De Recife, Pernambuco, Heitor Dhalia tem se preparado para conquistar o mundo. Depois de alguns curtas, chegou aos cinemas como realizador do tenso Nina (2004), baseado num texto de Dostoievski, e com a comédia de humor negro O Cheiro do Ralo (2006), inspirada na novela de Lourenço Mutarelli. O caráter internacional de seu cinema começou a ficar mais evidente no trabalho seguinte, o drama À Deriva (2009), filmado no Brasil e estrelado pelo francês Vincent Cassel e pela norte-americana Camilla Belle. Foi o que faltava para colocar o pé de vez em Hollywood. Porém, o malfadado 12 Horas (2012), que contou com Amanda Seyfried como protagonista, o fez olhar de novo para as opções ao seu alcance, refazendo cálculos e expectativas. E depois do épico nacional Serra Pelada (2013), ele deu literalmente a volta no planeta com o documentário On Yoga: Arquitetura da Paz (2017), resultado dos seus encontros e conversas com o fotógrafo Michael O’Neill. E foi justamente sobre sua estreia neste formato que o cineasta conversou com exclusividade com o Papo de Cinema. Confira!

 

Olá, Heitor. On Yoga: Arquitetura da Paz é o seu primeiro documentário. O que lhe atrai nesse gênero e nesse tema em particular?

● Sua tarefa
Escreva a continuação do texto sobre o cineasta Heitor Dhalia, começando logo após a última frase apresentada.

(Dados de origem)

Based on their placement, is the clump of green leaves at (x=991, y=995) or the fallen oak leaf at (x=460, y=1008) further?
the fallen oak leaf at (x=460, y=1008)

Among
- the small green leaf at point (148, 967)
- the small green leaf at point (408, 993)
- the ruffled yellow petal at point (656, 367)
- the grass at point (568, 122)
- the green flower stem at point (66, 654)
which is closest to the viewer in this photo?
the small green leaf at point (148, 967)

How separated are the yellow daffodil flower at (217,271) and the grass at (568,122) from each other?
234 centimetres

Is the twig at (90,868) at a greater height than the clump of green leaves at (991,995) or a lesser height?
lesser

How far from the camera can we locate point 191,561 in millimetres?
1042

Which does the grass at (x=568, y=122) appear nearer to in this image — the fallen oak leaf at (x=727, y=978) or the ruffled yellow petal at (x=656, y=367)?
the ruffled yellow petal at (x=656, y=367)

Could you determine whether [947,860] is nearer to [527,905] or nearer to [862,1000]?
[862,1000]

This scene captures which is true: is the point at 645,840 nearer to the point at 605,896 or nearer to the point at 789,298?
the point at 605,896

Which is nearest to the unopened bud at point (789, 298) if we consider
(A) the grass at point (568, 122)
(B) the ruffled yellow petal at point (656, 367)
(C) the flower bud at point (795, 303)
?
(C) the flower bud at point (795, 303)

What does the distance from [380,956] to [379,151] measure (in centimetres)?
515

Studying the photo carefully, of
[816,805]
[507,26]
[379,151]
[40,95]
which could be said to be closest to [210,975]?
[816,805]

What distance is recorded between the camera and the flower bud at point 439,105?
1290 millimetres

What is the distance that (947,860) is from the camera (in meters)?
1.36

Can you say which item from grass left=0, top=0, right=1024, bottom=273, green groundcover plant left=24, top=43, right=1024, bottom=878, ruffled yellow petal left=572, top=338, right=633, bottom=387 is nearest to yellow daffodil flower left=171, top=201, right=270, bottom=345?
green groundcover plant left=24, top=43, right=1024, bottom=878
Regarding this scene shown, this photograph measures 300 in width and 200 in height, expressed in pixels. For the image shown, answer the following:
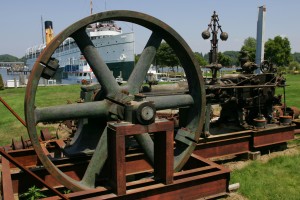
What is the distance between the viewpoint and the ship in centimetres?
3416

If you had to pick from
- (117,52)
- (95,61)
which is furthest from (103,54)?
(95,61)

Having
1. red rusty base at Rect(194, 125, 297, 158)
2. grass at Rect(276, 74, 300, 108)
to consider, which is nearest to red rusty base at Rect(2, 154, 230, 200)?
red rusty base at Rect(194, 125, 297, 158)

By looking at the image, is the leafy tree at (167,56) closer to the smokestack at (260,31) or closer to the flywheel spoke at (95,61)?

● A resposta
Na verdade, foi meio por acaso. Nunca havia pensado em fazer um documentário, preciso confessar, por mais que goste de assisti-los, por exemplo. Sou um consumidor do gênero, assisto a bastante filmes desse tipo, mas nunca havia pensado em fazer um. Simplesmente achava que não era minha praia. E olha só, agora estou aqui, lançando um. E quer saber? Tenho até vontade de fazer outros, porque gostei muito desse, e o processo de realização foi muito prazeroso. Mas foi por acaso.

Como On Yoga entrou na sua vida, então?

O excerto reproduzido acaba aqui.